**Material to process:**
***
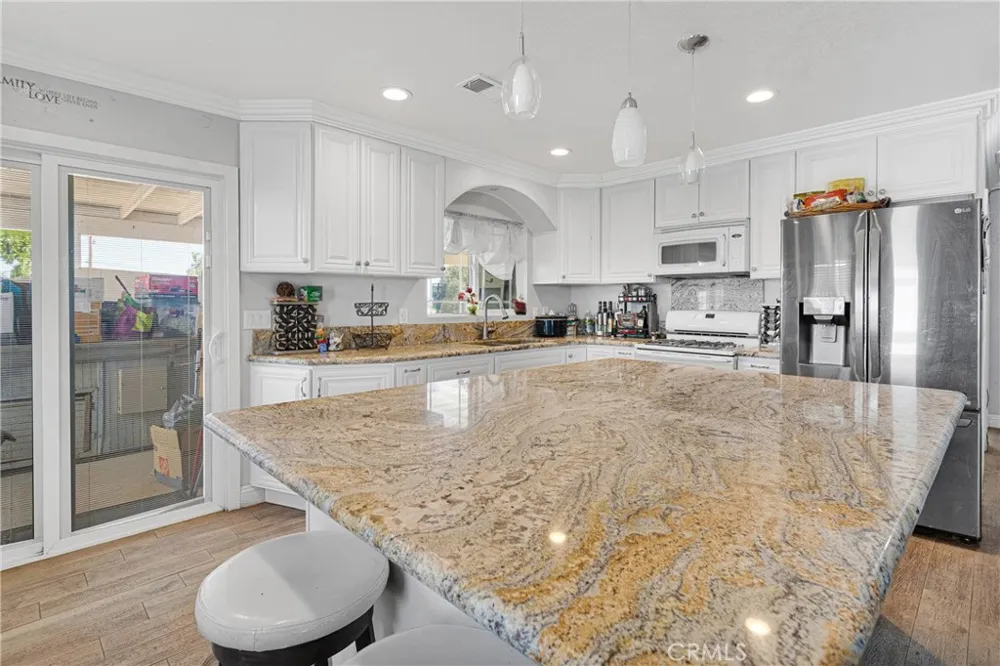 15558 Greenwood St Hesperia, CA 92345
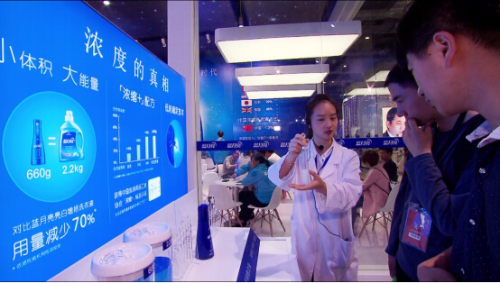 上海美博会，蓝月亮洗涤科技馆揭开洁净的奥秘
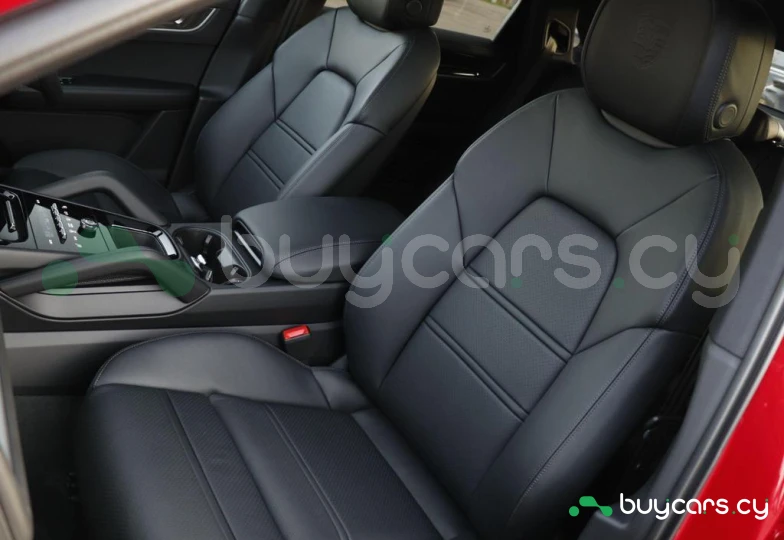 Porsche Cayenne Красный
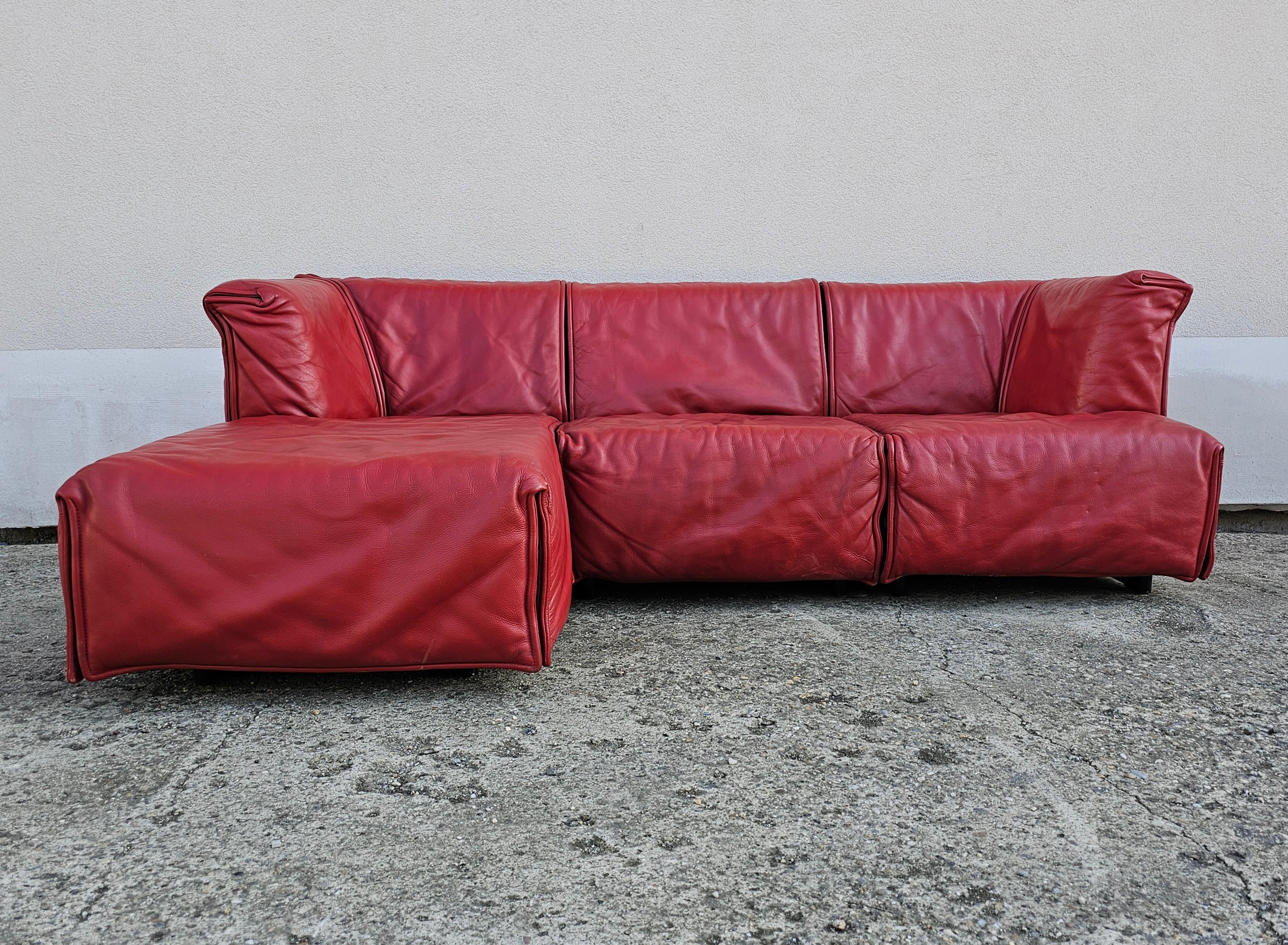 Ecksofa „cardigan“ entworfen von Vico Magistretti für Cassina, rotes Leder (Italienisch) im Angebot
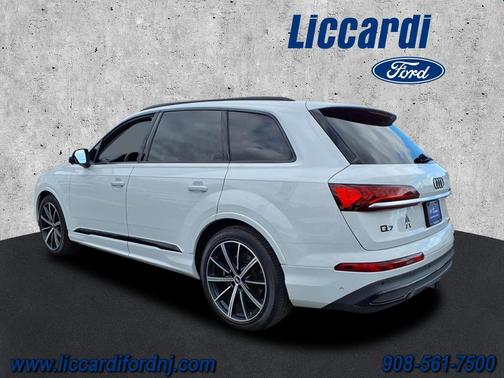 2021 Audi Q7 55 Prestige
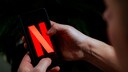 Netflix-Logo auf einem Handy.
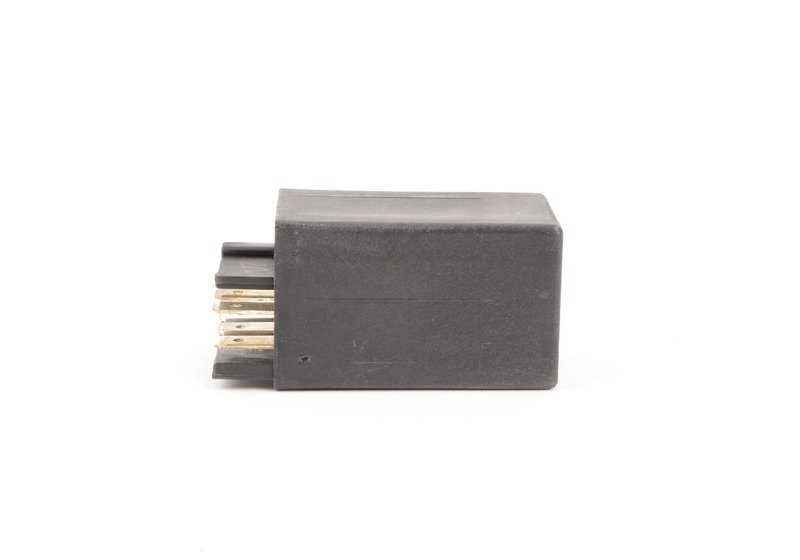 Sensor de temperatura evaporador A/A OEM 64508390158 para BMW E30, E28, E24. Compatible con modelos como 316, 318, 320, 323, 525, 528, 635 y más. Recambio original BMW.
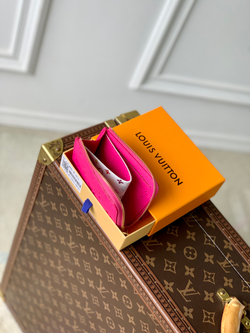 Louis Vuitton Noa Compact Wallet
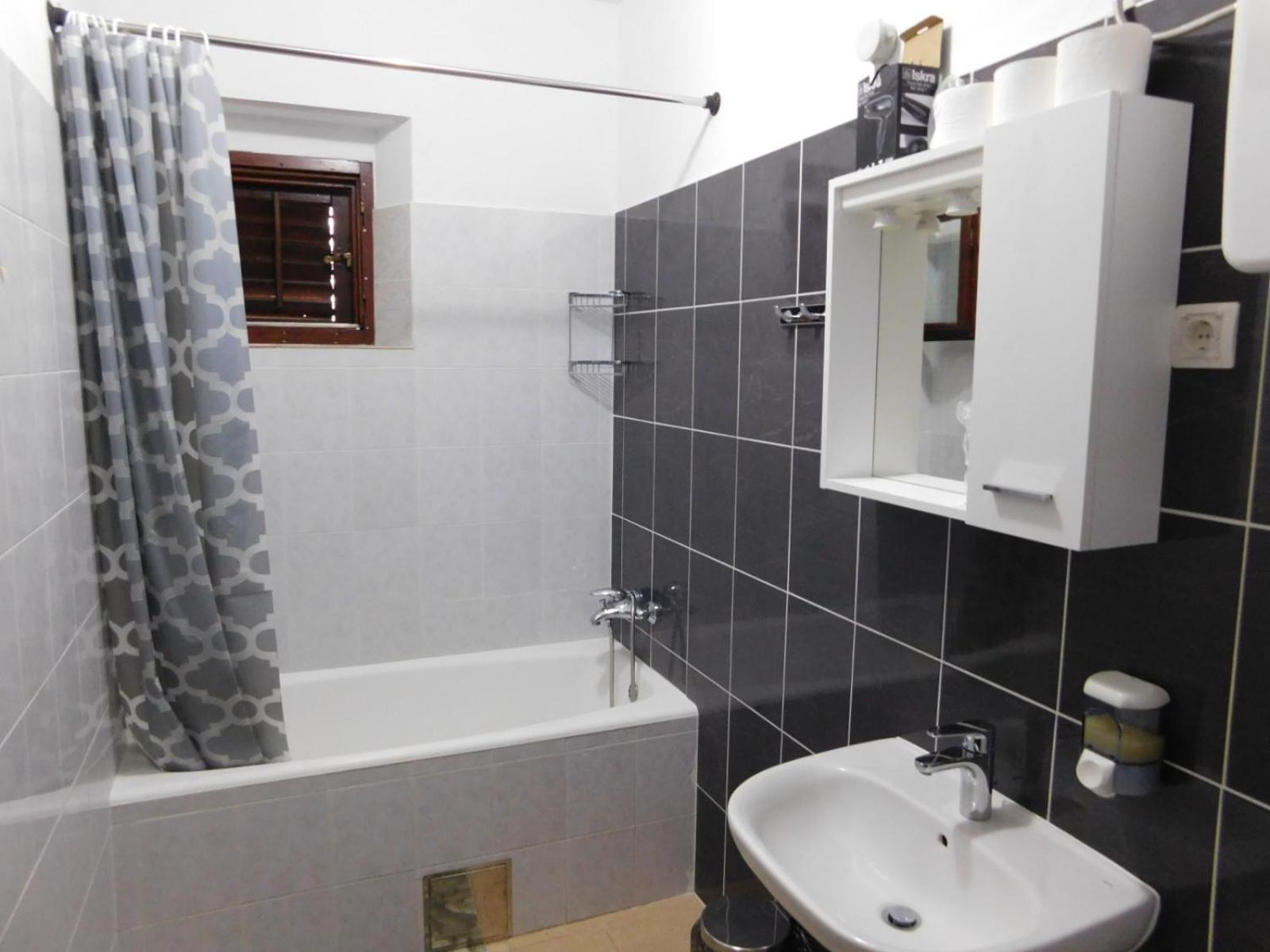 Apartments Leo Janjina ภายนอก รูปภาพ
***
**Exercise requirements:** Reproduce each line of the records above, exactly and without pictures.

**Problem solution:**
 15558 Greenwood St Hesperia, CA 92345
 上海美博会，蓝月亮洗涤科技馆揭开洁净的奥秘
 Porsche Cayenne Красный
 Ecksofa „cardigan“ entworfen von Vico Magistretti für Cassina, rotes Leder (Italienisch) im Angebot
 2021 Audi Q7 55 Prestige
 Netflix-Logo auf einem Handy.
 Sensor de temperatura evaporador A/A OEM 64508390158 para BMW E30, E28, E24. Compatible con modelos como 316, 318, 320, 323, 525, 528, 635 y más. Recambio original BMW.
 Louis Vuitton Noa Compact Wallet
 Apartments Leo Janjina ภายนอก รูปภาพ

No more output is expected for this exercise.